Would love to see more development in this field, but it's clear that you don't need to have complex or biologically accurate systems to manipulate other humans. This fact alone means that machine learning models will never be advanced beyond that basic goal under capitalism.
They've been used for economic modeling and stock forecasting for decades now, since the 80s, and the modern implementations of these systems is nothing more than the application of those failed financial modeling systems on human social interactions. Something that wasn't possible before because until the widespread adoption of the internet, there just wasn't enough digital communication data to feed into them.

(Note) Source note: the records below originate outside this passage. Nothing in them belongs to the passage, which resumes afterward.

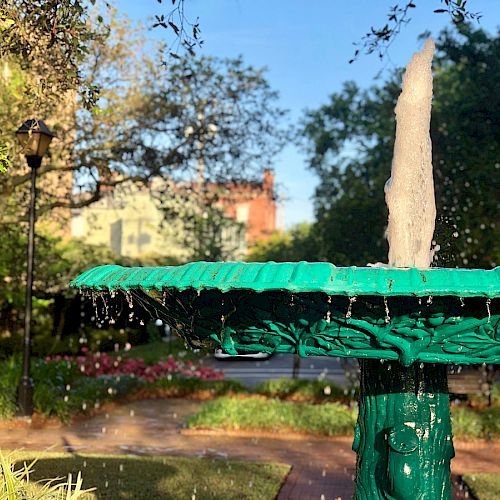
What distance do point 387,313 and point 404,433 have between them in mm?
995

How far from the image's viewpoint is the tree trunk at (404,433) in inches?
150

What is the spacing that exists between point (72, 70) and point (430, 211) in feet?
10.5

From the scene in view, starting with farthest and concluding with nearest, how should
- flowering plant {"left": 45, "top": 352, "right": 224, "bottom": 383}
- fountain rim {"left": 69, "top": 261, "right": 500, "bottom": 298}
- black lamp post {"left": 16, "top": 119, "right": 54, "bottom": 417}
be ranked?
flowering plant {"left": 45, "top": 352, "right": 224, "bottom": 383}, black lamp post {"left": 16, "top": 119, "right": 54, "bottom": 417}, fountain rim {"left": 69, "top": 261, "right": 500, "bottom": 298}

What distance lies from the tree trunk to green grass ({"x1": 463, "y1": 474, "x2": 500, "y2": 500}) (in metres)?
3.96

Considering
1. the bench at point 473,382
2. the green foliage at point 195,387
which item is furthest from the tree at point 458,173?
the green foliage at point 195,387

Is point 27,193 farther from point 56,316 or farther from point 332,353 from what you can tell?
point 332,353

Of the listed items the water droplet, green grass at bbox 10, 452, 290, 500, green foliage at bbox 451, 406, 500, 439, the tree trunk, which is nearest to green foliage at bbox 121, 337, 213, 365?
green foliage at bbox 451, 406, 500, 439

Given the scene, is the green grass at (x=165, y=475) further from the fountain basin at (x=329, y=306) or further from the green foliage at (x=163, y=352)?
the green foliage at (x=163, y=352)

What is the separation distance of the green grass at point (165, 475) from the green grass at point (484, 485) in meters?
1.97

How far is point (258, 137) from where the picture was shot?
1516 centimetres

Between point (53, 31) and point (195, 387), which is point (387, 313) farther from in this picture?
point (195, 387)

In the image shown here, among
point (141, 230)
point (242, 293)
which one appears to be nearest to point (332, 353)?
point (242, 293)

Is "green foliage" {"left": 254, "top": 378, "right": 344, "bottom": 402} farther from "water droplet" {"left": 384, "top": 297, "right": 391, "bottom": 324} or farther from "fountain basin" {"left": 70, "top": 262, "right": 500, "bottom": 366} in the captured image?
"water droplet" {"left": 384, "top": 297, "right": 391, "bottom": 324}

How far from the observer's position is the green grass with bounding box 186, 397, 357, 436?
1138 cm
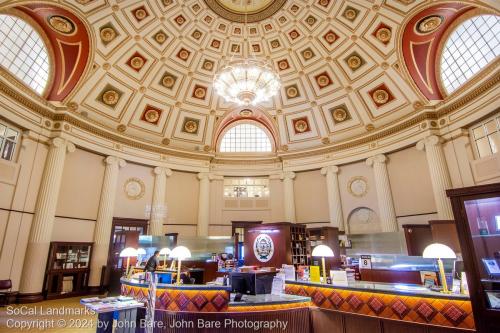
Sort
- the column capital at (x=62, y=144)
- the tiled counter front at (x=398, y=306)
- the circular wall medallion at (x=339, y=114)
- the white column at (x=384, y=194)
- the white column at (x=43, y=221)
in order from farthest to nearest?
the circular wall medallion at (x=339, y=114) → the white column at (x=384, y=194) → the column capital at (x=62, y=144) → the white column at (x=43, y=221) → the tiled counter front at (x=398, y=306)

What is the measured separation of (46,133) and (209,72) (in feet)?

Since these systems are not capable of self development that isn't a negative feedback loop, they literally can't improve without more and more data from different human activity being fed to them.
That alone shows that they aren't a new form of intelligence, but instead a titular interface for the same type of information you used to be able to get with "dumb" indexing engines.
There's a reason that search engine companies are the primary adopters of this technology, and it's because they already have been using it for 20+ years in some form, and they have access finally to enough indexed information to make them appear intelligent.